The report underscores that Pakistan’s governmental liquidity and external vulnerability risks will persistently loom until there’s clarity on a credible longer-term financing strategy. The general election held on 8 February resulted in a hung parliament, with the vote count concluding on 11 February. None of the parties managed to secure the necessary majority of at least 134 out of the 266 contested seats to form a government.
While negotiations among parties to form a coalition government are underway, prolonged delays in the process could exacerbate political and policy uncertainties, coinciding with Pakistan’s confronting substantial macroeconomic challenges, particularly its frail external and liquidity positions.
According to Pakistan’s Election Commission, independent candidates, largely supported by Imran Khan’s Pakistan Tehreek-e-Insaf (PTI) party, secured 101 seats, while the Pakistan Muslim League-Nawaz (PML-N), led by former Prime Minister Nawaz Sharif, secured 75 seats, and the Pakistan Peoples Party (PPP) secured 54 seats. Other smaller parties won the remaining seats.
The inconclusive election results have heightened political tensions amid allegations of vote rigging and tampering by the PTI, resulting in protests across various cities. Additionally, the outcomes have initiated a complex process of parties seeking support from one another to form a coalition government.
Further delays in government formation could escalate policy and political uncertainties, especially at a time when the country grapples with daunting macroeconomic conditions. Pakistan’s foreign exchange reserves stand at a mere $8 billion as of 2 February, sufficient to cover approximately six weeks of imports, significantly below the required amount to meet its external financing needs for the next three to four years.

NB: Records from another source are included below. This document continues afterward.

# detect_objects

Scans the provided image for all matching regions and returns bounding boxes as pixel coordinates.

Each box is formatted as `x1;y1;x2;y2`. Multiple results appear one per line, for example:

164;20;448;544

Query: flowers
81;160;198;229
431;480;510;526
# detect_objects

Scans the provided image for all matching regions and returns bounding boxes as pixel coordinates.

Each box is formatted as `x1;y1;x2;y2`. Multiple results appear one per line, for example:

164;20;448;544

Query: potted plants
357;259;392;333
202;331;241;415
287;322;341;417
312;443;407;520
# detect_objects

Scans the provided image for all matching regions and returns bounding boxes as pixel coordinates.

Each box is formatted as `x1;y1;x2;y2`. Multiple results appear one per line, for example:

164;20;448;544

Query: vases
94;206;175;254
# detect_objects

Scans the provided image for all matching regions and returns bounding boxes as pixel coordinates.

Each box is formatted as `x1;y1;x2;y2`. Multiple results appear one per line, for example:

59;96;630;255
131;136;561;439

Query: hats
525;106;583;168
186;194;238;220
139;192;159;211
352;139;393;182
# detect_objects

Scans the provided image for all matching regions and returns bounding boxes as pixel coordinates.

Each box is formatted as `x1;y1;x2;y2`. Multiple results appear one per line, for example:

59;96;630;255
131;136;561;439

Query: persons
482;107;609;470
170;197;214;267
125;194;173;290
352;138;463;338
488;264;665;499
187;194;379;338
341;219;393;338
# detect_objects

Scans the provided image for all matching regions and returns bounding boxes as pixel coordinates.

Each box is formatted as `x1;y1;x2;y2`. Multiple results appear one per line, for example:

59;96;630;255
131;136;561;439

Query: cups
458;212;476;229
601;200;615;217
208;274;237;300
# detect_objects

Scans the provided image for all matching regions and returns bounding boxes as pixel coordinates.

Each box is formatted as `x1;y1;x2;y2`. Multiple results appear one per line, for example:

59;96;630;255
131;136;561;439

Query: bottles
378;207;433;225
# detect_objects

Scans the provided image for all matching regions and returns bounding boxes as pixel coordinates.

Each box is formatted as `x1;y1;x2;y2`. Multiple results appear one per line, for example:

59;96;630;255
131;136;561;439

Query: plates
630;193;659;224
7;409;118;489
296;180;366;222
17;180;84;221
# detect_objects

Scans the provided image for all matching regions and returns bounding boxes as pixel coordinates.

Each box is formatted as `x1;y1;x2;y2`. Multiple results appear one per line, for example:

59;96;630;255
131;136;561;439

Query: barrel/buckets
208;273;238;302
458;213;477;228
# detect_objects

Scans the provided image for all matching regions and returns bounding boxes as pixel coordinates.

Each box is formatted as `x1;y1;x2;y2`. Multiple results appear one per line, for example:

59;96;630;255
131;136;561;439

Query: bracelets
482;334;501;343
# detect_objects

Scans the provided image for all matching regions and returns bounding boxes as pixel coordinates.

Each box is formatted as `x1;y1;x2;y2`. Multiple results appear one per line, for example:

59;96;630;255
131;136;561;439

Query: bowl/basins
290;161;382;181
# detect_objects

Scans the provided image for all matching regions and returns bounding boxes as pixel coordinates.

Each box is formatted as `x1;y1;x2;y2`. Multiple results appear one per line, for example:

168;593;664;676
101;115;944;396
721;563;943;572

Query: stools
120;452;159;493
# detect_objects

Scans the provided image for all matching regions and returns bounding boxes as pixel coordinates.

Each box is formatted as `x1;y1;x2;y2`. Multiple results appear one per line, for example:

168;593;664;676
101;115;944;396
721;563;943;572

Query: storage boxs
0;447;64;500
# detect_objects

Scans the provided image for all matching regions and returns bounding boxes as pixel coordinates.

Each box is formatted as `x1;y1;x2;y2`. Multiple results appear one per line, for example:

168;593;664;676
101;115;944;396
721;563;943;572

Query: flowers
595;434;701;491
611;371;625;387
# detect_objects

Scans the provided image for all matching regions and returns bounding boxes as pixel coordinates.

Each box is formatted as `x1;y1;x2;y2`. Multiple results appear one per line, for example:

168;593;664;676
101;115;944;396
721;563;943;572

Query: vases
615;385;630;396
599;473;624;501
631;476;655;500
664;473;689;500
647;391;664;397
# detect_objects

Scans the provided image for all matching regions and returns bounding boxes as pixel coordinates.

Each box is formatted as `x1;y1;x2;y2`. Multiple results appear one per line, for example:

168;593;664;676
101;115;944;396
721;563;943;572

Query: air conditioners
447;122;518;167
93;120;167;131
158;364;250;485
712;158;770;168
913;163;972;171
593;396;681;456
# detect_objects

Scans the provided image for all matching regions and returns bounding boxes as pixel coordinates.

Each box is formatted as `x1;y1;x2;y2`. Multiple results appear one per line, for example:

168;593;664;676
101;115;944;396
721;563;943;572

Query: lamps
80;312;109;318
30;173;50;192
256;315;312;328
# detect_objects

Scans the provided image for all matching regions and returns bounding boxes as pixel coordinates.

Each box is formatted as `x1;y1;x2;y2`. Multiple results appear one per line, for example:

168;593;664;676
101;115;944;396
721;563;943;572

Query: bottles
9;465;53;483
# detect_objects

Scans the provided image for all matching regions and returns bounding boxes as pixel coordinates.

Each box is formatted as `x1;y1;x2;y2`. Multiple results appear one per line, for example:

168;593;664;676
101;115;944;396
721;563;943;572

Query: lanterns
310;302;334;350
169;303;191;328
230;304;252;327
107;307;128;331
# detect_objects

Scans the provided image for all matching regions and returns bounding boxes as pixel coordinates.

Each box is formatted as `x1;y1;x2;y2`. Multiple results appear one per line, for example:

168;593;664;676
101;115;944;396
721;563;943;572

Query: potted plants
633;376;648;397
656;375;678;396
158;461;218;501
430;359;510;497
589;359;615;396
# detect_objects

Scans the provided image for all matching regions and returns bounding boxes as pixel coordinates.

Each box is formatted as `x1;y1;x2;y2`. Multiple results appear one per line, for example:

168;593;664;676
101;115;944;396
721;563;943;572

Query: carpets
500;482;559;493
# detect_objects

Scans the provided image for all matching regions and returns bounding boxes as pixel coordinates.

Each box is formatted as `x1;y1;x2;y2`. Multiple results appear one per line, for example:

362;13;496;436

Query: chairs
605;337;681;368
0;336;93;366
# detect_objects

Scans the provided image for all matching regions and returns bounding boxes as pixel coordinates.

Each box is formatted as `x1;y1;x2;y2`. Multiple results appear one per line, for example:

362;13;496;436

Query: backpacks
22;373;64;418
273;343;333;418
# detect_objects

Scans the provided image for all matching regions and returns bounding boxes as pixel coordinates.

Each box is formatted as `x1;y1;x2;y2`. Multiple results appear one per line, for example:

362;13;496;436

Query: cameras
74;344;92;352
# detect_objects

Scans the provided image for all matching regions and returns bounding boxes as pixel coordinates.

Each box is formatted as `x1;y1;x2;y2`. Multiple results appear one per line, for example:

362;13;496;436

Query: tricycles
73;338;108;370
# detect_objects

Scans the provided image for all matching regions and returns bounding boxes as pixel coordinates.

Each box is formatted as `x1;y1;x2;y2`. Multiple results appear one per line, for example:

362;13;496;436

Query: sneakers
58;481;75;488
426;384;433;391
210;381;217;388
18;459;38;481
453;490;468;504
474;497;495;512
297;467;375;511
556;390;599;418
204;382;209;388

According to an IMF report from January, Pakistan’s external financing needs amount to about $22 billion in fiscal 2025 (ending June 2025) and approximately $25 billion annually in fiscal 2026 and 2027. Consequently, the country urgently requires a comprehensive longer-term financing plan to address its substantial financing requirements in the coming years, especially after the conclusion of its current IMF program in April 2024.